Interpretive Summary: Marek's disease (MD) is a virus induced cancer-like disease of chickens that continues to be a major problem for the poultry industry. The causative agent is the Marek's disease virus (MDV). We have known for many years that we can generate a non-disease causing MDV by growing the virus in the laboratory. At the same time as the virus is being grown in the laboratory, portions of the MDV changes (mutates). The prevailing hypothesis was that these changes in the MDV are responsible for causing the MDV to become non-disease inducing. If this hypothesis is true, then we should be able to artificially manipulate MDVs, and thereby turn ordinary MDVs into non-disease producing viruses that could possibly be used as vaccines. To test this hypothesis, we used molecular techniques to generate the same changes that we see when MDV is grown in the laboratory. When inoculated into chickens, these altered MDVs still induced disease. Thus, the changes that we see when MDV is grown in the laboratory, is not sufficient in of itself to produce non-disease causing MDVs. The information obtained from this research is of great importance to scientists in industry and academia as it now lays to rest a long held hypothesis concerning how non-disease causing MDVs are created.

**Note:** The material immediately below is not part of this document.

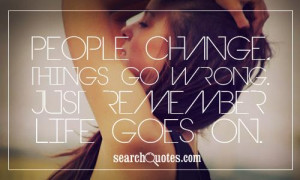 31525 20130201 132959 life quotes 07 Life Goes On Quotes Tupac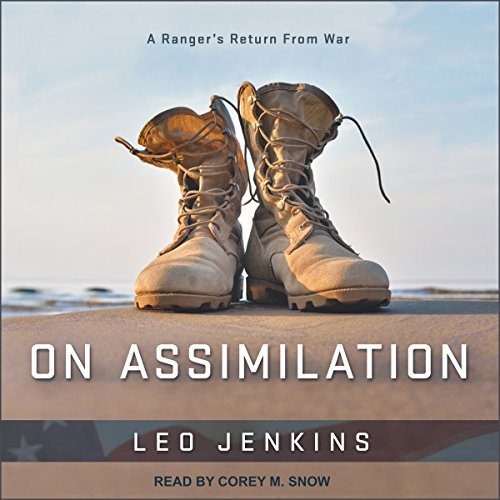 On Assimilation     A Ranger's Return from War              By:                                                                                                                                 Leo Jenkins,                                                                                        Marty Skovlund - foreward,                                                                                        Matthew Sanders - editor                               Narrated by:                                                                                                                                 Corey M. Snow                      Length: 5 hrs and 45 mins     12 ratings     Overall 4.9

Technical Abstract: Pathogenic Marek's Disease viruses (MDVs) have two head-to-tail copies of a 132 base pair (bp) repeat. As MDV is serially passed in cell culture, the virus becomes attenuated and the number of copies of the 132 bp repeat increases from two to more than 20 copies. To determine the role of the repeats in attenuation, we used five overlapping cosmid clones that spanned the MDV genome to reconstitute infectious virus (rMd5). By mutating the appropriate cosmids, we generated clones of infectious MDVs that contained zero copies of the 132 bp repeats, rMd5(del 132), 9 copies of the 132 bp repeats, rMd5(9-132), and 9 copies of the 132 bp repeats inserted in the reverse orientation, rMd5(rev 9-132). After two passages in cell culture, wild-type Md5, rMd5, and rMd5(del 132) were stable. However, rMd5(9-132) and rMd5(rev 9-132) contained a population of viruses that contained from 3 to over 20 copies of the repeats. A major 1.8 kb mRNA, containing two copies of the 132 bp repeat, was present in wild-type Md5 and rMd5, but was not present in rMd5(del 132), rMd5(9-132), rMd5(rev 9-132) or an attenuated MDV. Instead, the RNAs transcribed from the 132 bp repeat region in rMd5(9-132), and rMd5(rev 9-132) closely resembled the pattern of RNAs transcribed in attenuated MDVs. When inoculated into susceptible day-old chicks, all viruses produced various lesions. Thus, expansion of the number of copies of 132 bp repeats, that accompanies attenuation, is not sufficient in of itself to attenuate pathogenic MDVs.